Page text

__________

# Open aquariums



## GillesF (21 Dec 2011)

Hi guys

this might be a strange question, but how do you keep the fish in with open aquariums? I often see open aquariums filled to the top with water but the last time I did this, a fish killed itself by jumping out. Now I have a plastic cover but I miss the beautiful ripple on the surface ... Do you use a cover and simply remove it before taking a picture?

Gilles


----------



## George Farmer (21 Dec 2011)

Jumping is alway a risk but it should be mitigated by creating ideal conditions where the fish won't want to commit suicide. 

Classic triggers include excess CO2, knocking the tank, poor water quality, sudden lights on/off.

Some species are more susceptible to jumping than others, so choose with caution.


----------



## clonitza (21 Dec 2011)

I blame my open top for 99% of my critters death, lost all my 20 or so amanos recently as they do like to climb things and when scared by other fish they take the leap of faith. 

A clear mesh should solve the problem, unfortunately I couldn't find any quality one here, yet, so I'm staying away from jumpy ones.

Mike


----------



## roadmaster (21 Dec 2011)

I like not having the glass tops over my tank and not having to clean them each week, but I began losing about one fish a week, Neon's,Emperor tetras, so the glass tops are back on.
I noted something the other day while performing water change.All of the neon's had moved away from the end of the tank I was working at and suddenly..one of the cory's darted to the surface as they do on occasion, and one of the Emperor's perhaps startled,, lept from the tank and landed at my feet.

__________

Provided information
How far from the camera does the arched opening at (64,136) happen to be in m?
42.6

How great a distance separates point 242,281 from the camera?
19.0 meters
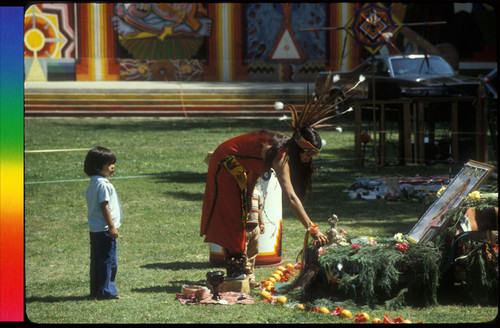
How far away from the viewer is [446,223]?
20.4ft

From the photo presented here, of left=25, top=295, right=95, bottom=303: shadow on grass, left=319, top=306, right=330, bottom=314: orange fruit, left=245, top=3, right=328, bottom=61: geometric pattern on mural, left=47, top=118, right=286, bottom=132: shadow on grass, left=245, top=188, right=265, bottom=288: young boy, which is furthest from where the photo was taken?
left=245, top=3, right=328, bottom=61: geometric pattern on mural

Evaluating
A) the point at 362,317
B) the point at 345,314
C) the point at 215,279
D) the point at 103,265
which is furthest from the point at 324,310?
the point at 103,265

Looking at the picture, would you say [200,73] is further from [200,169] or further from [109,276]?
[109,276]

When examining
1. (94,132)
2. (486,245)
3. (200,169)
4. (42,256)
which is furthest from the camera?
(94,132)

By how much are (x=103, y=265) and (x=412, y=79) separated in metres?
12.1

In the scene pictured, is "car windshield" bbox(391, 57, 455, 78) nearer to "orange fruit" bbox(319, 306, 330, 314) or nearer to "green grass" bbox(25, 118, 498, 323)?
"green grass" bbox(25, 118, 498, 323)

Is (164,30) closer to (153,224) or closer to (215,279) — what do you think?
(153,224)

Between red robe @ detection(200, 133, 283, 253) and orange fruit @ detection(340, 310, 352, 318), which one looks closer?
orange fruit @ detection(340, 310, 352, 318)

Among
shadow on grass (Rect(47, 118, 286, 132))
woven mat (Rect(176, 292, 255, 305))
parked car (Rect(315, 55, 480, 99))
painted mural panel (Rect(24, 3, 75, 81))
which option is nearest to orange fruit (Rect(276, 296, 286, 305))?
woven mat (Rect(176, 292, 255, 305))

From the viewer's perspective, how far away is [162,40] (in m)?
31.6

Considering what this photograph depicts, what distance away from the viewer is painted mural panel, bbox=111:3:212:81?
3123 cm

__________

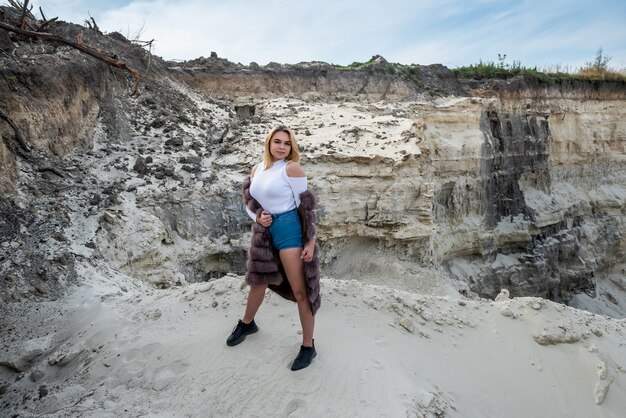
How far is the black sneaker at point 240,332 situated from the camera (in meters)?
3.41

__________

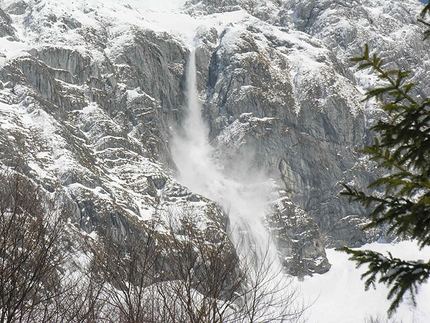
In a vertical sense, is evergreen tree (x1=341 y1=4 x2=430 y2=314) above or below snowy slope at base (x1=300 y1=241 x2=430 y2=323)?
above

__________

What you will do
• A. Translate this sentence from the open aquariums thread into Spanish: "Some species are more susceptible to jumping than others, so choose with caution."
• B. Output the open aquariums thread from "## George Farmer" up to and including "sudden lights on/off.".
• C. Write the next part of the forum thread on open aquariums, picking up after its final sentence.

The responses
• A. Algunas especies son más propensas a saltar que otras, así que elige con precaución.

• B.
## George Farmer (21 Dec 2011)

Jumping is alway a risk but it should be mitigated by creating ideal conditions where the fish won't want to commit suicide. 

Classic triggers include excess CO2, knocking the tank, poor water quality, sudden lights on/off.

• C.
Hmm, I wonder if while the top's were off ,and tank was dark of an evening,, if this same scenario perhaps took place and startled fish were the ones I found in the morning's?


----------



## Gill (21 Dec 2011)

I have also Lost Plenty of Amano shrimp from jumping/crawling out of the tank. I do find a nice covering of floating plants helps.


----------



## Gill (21 Dec 2011)

roadmaster said:
			
		

> I like not having the glass tops over my tank and not having to clean them each week, but I began losing about one fish a week, Neon's,Emperor tetras, so the glass tops are back on.
> I noted something the other day while performing water change.All of the neon's had moved away from the end of the tank I was working at and suddenly..one of the cory's darted to the surface as they do on occasion, and one of the Emperor's perhaps startled,, lept from the tank and landed at my feet.
> Hmm, I wonder if while the top's were off ,and tank was dark of an evening,, if this same scenario perhaps took place and startled fish were the ones I found in the morning's?



I do find that With Cories, they Startle fish suddenly when going for air.


----------



## darren636 (22 Dec 2011)

would be surprised if many people here care about fish deaths.  just an observation....


----------



## Tim Harrison (22 Dec 2011)

I've only had one jumper. It greeted me in the morning, I nearly stood on the unfortunate. Since then I have covered my tank at night with a transpiration tray.


----------



## mdhardy01 (22 Dec 2011)

darren636 said:
			
		

> would be surprised if many people here care about fish deaths.  just an observation....



Think you may be wrong
Matt


----------



## mdhardy01 (22 Dec 2011)

darren636 said:
			
		

> would be surprised if many people here care about fish deaths.  just an observation....


think you may be wrong


----------



## foxfish (22 Dec 2011)

darren636 said:
			
		

> would be surprised if many people here care about fish deaths.  just an observation....


I think that is an interesting comment with a hint of truth toward the very keen aquascaper!

A lot a folk keep fish to enhance thier scape but I would say the majority on this particular forum do at least consider the well being of their fish!

Having said that you can read hundreds of post stating "increase the C02 until you see the fish gasping & then move it down a notch" as an example!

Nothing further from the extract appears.